The problem, however, is that Republican voters generally adore Trump, and anyone attacking their man isn't known to make them switch votes. If anything, it could make Trump supporters have a more negative opinion of the person attacking.

I'm not entirely sure what the best strategy might be for DeSantis. He could use the argument of electability to say that he would be a stronger candidate than Trump in the general election. Polls are conflicting on whether Republicans care about that, but the thesis that DeSantis would be a better candidate than Trump in November 2024 isn't as strong as you might think.

We know that Republican-sponsored state polls generally show DeSantis doing better than Trump against President Joe Biden, but national public polls are more complex. In nonpartisan polls that meet CNN's standards for publication, DeSantis is only 2 points better than Trump against Biden. Several of these polls don't fare any better for DeSantis.

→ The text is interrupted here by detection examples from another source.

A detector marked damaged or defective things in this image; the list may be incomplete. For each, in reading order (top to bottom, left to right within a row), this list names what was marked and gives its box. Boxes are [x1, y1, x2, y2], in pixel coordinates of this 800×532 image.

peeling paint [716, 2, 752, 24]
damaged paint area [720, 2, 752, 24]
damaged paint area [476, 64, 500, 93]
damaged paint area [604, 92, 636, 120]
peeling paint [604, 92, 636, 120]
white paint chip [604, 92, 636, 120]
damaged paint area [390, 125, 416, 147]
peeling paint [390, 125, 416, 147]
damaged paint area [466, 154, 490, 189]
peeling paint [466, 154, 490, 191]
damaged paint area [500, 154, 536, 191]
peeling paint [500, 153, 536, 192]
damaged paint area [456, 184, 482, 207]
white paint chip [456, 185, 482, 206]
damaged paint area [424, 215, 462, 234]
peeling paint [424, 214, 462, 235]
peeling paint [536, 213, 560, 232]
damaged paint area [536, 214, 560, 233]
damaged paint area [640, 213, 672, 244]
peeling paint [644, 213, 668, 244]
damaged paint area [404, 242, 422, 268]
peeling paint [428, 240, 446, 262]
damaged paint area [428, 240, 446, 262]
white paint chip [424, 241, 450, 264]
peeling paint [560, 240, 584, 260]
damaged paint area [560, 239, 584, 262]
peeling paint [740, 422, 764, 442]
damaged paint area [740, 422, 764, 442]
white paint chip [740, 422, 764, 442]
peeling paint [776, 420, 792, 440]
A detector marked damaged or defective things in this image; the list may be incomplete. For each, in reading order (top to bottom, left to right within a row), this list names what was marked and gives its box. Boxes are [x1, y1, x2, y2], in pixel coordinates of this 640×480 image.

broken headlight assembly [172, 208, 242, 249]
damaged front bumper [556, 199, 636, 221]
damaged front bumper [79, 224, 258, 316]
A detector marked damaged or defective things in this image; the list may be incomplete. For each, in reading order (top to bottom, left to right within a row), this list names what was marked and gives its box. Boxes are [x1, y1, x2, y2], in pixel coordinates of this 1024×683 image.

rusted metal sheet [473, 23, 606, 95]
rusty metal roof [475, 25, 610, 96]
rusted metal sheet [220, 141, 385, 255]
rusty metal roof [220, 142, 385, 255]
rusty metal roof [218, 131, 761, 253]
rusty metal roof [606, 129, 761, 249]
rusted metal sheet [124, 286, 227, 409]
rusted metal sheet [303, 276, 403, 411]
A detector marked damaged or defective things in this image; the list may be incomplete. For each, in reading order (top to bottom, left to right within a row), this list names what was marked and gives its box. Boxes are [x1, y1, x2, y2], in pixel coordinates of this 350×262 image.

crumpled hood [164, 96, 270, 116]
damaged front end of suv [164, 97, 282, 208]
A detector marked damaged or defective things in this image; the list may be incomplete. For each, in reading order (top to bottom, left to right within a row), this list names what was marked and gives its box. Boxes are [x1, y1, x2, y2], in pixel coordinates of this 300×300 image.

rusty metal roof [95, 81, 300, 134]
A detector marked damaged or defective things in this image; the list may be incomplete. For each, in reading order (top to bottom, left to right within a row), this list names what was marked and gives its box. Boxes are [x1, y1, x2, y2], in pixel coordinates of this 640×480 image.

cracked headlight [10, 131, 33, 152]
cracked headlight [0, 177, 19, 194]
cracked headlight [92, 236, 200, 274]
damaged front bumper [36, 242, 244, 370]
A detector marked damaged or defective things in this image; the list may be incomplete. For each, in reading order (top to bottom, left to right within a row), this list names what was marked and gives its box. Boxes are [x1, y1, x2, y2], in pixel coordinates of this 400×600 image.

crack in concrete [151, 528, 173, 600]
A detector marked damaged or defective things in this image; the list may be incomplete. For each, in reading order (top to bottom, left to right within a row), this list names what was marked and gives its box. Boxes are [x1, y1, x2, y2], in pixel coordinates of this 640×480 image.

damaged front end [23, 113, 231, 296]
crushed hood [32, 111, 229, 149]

A difference of 2 points is almost negligible at this early stage of the campaign.

The fact that there is so much time until voting begins is key for DeSantis. His official campaign is quite young compared to Trump's. Perhaps being on the road will remind Republican voters of what they loved about DeSantis in the first place: his efforts to deal with "woke" forces back home in Florida.

If DeSantis is there making that argument instead of allowing Trump to set the terms of the engagement, he may be able to flip the script. Because if there's one thing we know right now, it's that what DeSantis has been doing over the past few months hasn't worked.